⟨

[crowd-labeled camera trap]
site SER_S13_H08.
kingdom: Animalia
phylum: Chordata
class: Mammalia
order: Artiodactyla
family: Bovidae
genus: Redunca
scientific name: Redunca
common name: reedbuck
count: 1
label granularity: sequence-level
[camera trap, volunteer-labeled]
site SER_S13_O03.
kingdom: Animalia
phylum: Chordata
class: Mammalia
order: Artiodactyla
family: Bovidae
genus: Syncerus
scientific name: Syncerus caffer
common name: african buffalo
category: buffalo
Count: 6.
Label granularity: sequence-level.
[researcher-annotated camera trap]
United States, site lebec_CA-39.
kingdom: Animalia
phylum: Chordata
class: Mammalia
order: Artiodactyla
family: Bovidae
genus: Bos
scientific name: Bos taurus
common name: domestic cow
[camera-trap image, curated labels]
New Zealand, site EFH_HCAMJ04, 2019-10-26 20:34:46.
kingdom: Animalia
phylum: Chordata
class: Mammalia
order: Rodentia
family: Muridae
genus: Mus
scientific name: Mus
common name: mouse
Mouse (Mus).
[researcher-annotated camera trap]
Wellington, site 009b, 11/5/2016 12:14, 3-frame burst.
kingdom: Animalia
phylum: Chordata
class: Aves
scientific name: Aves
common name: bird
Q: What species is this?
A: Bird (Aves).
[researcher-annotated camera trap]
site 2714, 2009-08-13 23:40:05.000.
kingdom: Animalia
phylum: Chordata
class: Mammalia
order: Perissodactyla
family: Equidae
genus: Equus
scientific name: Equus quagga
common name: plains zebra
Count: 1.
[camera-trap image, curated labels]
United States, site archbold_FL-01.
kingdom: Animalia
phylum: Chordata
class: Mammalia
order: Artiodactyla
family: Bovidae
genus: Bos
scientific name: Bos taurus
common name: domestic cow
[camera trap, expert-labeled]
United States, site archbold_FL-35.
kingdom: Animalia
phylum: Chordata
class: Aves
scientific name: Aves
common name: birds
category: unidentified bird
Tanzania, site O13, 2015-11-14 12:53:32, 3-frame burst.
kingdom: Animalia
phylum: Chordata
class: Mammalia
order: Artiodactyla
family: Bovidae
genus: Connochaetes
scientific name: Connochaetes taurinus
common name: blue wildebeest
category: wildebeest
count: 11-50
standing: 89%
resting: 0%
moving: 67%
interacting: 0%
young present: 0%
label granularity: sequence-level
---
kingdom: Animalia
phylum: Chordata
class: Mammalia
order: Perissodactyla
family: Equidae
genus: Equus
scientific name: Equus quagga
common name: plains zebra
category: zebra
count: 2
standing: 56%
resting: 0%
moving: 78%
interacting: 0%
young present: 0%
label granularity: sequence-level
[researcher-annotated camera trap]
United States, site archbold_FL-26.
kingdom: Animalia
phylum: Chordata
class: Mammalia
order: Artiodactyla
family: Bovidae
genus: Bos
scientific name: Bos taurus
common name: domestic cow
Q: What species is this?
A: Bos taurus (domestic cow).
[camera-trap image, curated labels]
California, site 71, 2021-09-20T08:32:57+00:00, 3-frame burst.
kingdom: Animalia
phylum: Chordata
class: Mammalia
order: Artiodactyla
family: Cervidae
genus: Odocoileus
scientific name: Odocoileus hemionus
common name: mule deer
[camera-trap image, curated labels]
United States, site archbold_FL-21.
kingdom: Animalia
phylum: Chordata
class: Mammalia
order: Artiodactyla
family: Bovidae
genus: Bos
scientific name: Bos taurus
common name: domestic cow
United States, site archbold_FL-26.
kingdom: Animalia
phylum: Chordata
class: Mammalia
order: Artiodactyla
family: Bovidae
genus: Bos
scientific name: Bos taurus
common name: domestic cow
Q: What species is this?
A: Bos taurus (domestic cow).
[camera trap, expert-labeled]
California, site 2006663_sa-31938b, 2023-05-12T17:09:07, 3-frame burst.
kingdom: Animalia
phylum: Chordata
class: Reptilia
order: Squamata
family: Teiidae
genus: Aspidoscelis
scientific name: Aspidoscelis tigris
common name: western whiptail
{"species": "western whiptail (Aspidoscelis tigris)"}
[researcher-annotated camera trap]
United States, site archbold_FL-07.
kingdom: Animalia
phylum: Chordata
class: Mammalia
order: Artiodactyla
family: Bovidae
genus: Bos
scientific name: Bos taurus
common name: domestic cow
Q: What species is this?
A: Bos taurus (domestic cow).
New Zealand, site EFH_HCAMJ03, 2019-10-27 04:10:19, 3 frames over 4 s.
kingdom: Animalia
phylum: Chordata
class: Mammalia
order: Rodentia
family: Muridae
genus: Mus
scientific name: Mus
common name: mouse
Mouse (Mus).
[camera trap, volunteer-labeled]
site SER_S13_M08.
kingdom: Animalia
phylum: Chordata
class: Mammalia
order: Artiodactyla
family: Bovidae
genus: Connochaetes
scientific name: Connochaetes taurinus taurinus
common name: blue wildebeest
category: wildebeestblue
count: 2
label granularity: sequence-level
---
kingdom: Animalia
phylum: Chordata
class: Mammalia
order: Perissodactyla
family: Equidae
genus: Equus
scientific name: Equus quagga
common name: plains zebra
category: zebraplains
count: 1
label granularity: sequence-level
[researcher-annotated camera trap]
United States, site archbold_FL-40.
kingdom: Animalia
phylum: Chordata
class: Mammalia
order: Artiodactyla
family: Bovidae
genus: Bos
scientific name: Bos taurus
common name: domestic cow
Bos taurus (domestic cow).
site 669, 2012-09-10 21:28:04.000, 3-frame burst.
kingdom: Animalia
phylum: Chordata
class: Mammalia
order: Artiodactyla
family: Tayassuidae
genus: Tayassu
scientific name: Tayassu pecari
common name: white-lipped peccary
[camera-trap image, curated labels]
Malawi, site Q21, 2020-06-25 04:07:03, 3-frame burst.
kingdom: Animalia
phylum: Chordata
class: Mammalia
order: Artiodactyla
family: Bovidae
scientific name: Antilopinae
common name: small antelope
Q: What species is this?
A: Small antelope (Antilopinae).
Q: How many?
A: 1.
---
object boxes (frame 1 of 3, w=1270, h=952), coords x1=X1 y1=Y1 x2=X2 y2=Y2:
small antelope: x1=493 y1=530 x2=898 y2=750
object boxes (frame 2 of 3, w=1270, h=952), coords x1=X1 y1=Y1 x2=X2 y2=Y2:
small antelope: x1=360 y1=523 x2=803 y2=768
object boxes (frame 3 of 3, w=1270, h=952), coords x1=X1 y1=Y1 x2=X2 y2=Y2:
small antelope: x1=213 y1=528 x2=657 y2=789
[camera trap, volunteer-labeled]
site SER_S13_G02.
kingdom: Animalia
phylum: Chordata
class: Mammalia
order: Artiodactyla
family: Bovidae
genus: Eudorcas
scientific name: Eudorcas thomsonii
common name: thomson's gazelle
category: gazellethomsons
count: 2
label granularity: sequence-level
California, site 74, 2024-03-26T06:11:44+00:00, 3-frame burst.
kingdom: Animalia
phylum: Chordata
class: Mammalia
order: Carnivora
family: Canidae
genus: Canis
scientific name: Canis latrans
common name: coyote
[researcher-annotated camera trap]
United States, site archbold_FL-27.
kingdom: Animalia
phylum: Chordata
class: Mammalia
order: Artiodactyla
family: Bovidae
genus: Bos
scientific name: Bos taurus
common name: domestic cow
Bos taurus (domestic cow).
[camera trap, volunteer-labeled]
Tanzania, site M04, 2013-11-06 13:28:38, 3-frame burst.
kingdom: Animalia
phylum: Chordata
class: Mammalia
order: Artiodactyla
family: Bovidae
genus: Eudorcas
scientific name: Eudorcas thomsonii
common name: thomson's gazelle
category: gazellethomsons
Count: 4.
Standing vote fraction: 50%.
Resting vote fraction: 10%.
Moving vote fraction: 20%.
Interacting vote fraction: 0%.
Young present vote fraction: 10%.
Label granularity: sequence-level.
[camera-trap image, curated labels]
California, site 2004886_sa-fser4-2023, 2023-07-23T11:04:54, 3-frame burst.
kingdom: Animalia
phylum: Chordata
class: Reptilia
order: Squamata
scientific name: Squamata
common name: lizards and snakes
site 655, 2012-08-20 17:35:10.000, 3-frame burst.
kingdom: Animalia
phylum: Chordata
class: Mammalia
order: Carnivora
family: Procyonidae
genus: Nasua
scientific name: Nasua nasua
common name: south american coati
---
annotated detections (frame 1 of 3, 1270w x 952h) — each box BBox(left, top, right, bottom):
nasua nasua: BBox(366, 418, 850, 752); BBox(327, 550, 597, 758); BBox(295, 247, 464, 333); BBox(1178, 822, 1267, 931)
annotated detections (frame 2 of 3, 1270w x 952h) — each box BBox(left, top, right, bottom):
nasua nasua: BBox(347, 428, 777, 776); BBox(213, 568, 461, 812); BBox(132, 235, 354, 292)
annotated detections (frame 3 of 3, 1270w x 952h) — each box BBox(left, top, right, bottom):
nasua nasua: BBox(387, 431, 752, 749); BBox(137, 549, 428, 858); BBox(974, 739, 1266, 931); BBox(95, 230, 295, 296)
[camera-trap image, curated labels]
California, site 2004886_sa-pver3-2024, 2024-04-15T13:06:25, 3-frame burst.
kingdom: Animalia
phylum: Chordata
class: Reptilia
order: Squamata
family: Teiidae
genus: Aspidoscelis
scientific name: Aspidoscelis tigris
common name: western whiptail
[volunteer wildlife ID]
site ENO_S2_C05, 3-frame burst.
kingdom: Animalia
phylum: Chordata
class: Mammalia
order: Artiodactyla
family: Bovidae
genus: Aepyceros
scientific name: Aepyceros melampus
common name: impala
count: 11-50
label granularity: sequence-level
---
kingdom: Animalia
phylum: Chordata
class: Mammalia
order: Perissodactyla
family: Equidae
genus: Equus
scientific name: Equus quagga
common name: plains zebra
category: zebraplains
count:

⟩

BRIEF: Show all of the lines above in which "Tanzania" is present.

RESULT OF THIS TASK:
Tanzania, site O13, 2015-11-14 12:53:32, 3-frame burst.
Tanzania, site M04, 2013-11-06 13:28:38, 3-frame burst.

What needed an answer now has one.